Morsi is responsible for the bloodshed over recent days because he is pursuing the same repressive policies as deposed former President Hosni Mubarak, said Amr Hamzawy, the head of the Freedom Egypt Party and a leader of the National Salvation Front.
“The events since last Friday demonstrate that the current regime uses the same tactics as the Mubarak regime,” Hamzawy told A-Sharq Al-Awsat, “with suppression of the people and the opposition, instead of opening up to the demands of the people and engaging them in serious dialogue.”
The Obama administration said that recent events demonstrate that Egypt is on “a difficult path’ towards democracy.
“We have engaged directly with the Egyptian government as they move forward on the difficult path towards greater democracy and rule of law, and we will continue to do so,” White House spokesman Jay Carney said Monday. “There needs to be a lasting solution to the conflict that we see in Egypt and it has to be a solution that adheres to the rights of all Egyptians.
While many secular Egyptian activists believe the US is bolstering Morsi’s Muslim Brotherhood, other observers suggest that Washington has no other option but to engage the authorities in Cairo, whichever party is in power.
“This is the kind of group that will be a pain to deal with for the United States, but it’s not al-Qaida; it’s not a security threat,” said Nathan Brown, a professor at George Washington University. “The biggest fear on the part of the (Obama) administration is a political breakdown in Egypt. They are worried that a collapse in the Egyptian state would be destabilizing on the region, and might allow the flow of arms and fighters among more radical movements in the region.”
The recent revelation of virulently anti-Semitic comments made by Morsi reportedly shocked U.S. officials, and legislators on Capitol Hill have expressed their reluctance to approve a $1 billion aid package for Cairo.
“How would the American people feel about cutting money to education programs here and giving money to a government that is anti-Semitic?” said Rep. Frank Wolf, R-Va., a member of the House Appropriations subcommittee that oversees funding to foreign governments.

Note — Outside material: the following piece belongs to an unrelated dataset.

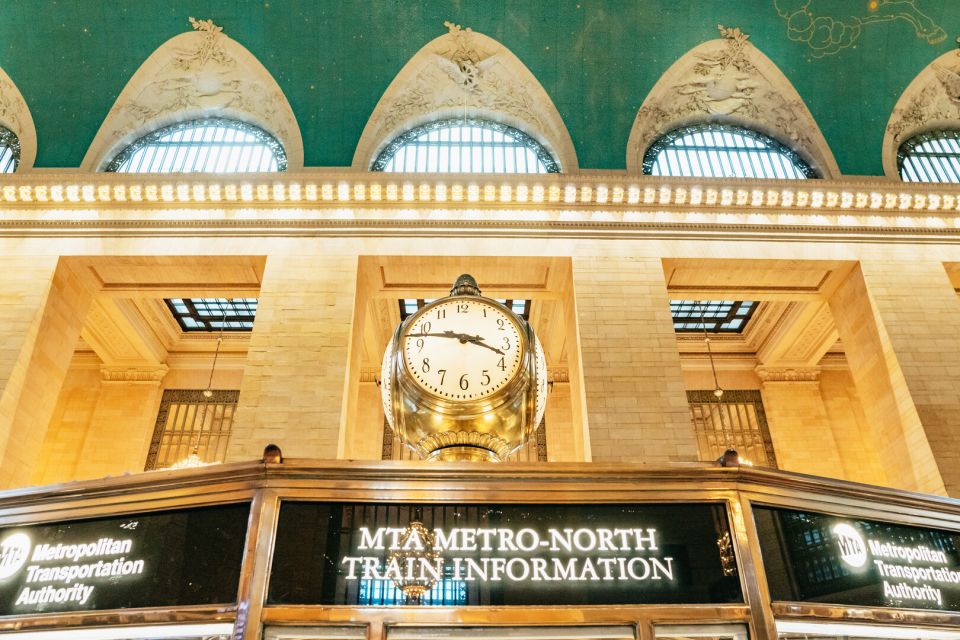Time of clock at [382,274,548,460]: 3:46
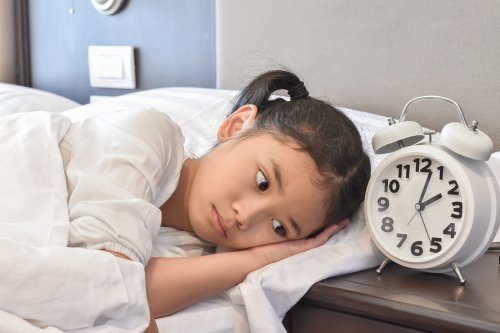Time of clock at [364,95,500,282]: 2:02
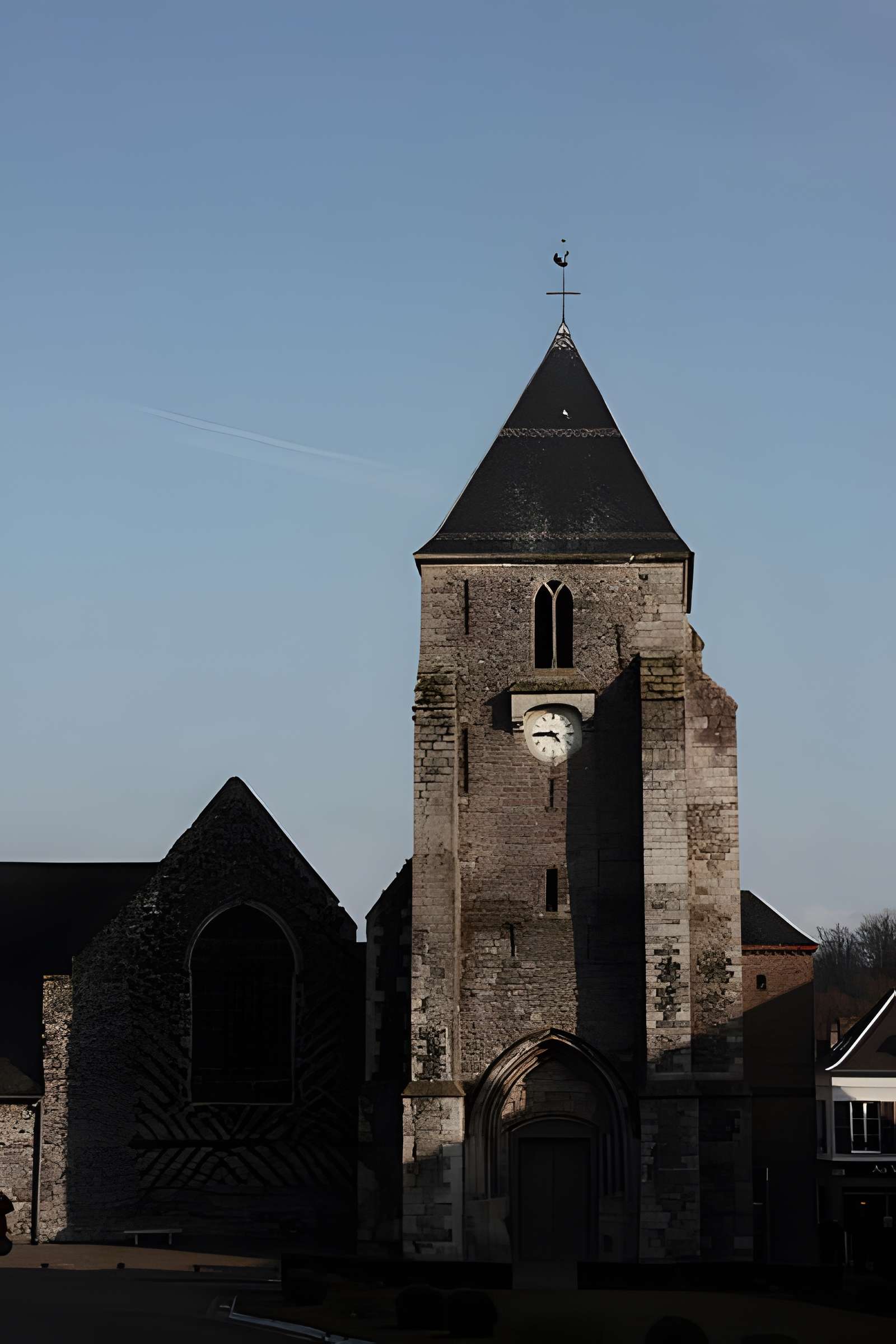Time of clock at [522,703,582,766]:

“I don’t think the administration has any right to say they are going to grant this foreign aid because I think this Congress may very well condition it,” Wolf said. “I think there are a lot of questions, and I don’t think it’s a given.”
A day after Morsi declared a state of emergency in three violence-stricken provinces, the country’s largest opposition bloc declared that it would not participate in a national dialogue to discuss a unified response to the unrest, the Project on Middle East Democracy reports:
Mohamed El Baradei, a leading member of the National Salvation Front, stated Monday, ”The dialogue to which the president invited us is to do with form and not content,” echoing the sentiment among opposition members that dialogue with Morsi’s government would not produce serious compromise. National Salvation Front leaders insist that President Morsi must first name a commission to amend the country’s controversial constitution and appoint a national unity government before talks can be held.
”We support any dialogue if it has a clear agenda that can shepherd the nation to the shores of safety,” El Baradei said.
Egypt is becoming increasingly polarized under the Brotherhood’s leadership, in large part due to the newly adopted constitution, says political scientist Amar Ali Hassan.
“Before the revolution, to openly speak in a derogatory fashion about the Muslim Brotherhood or the Salafis was simply not accepted by the population, as this was the equivalent of insulting Islam,” he tells Qantara.de.
“Things have since changed radically. People in the cafés and out on the squares are explicitly demanding that intellectuals now criticize them,” he says. “They want us to uncover scandals and expose propaganda. This used to be unthinkable. Such demands have only been voiced since the Muslim Brotherhood has been in power.”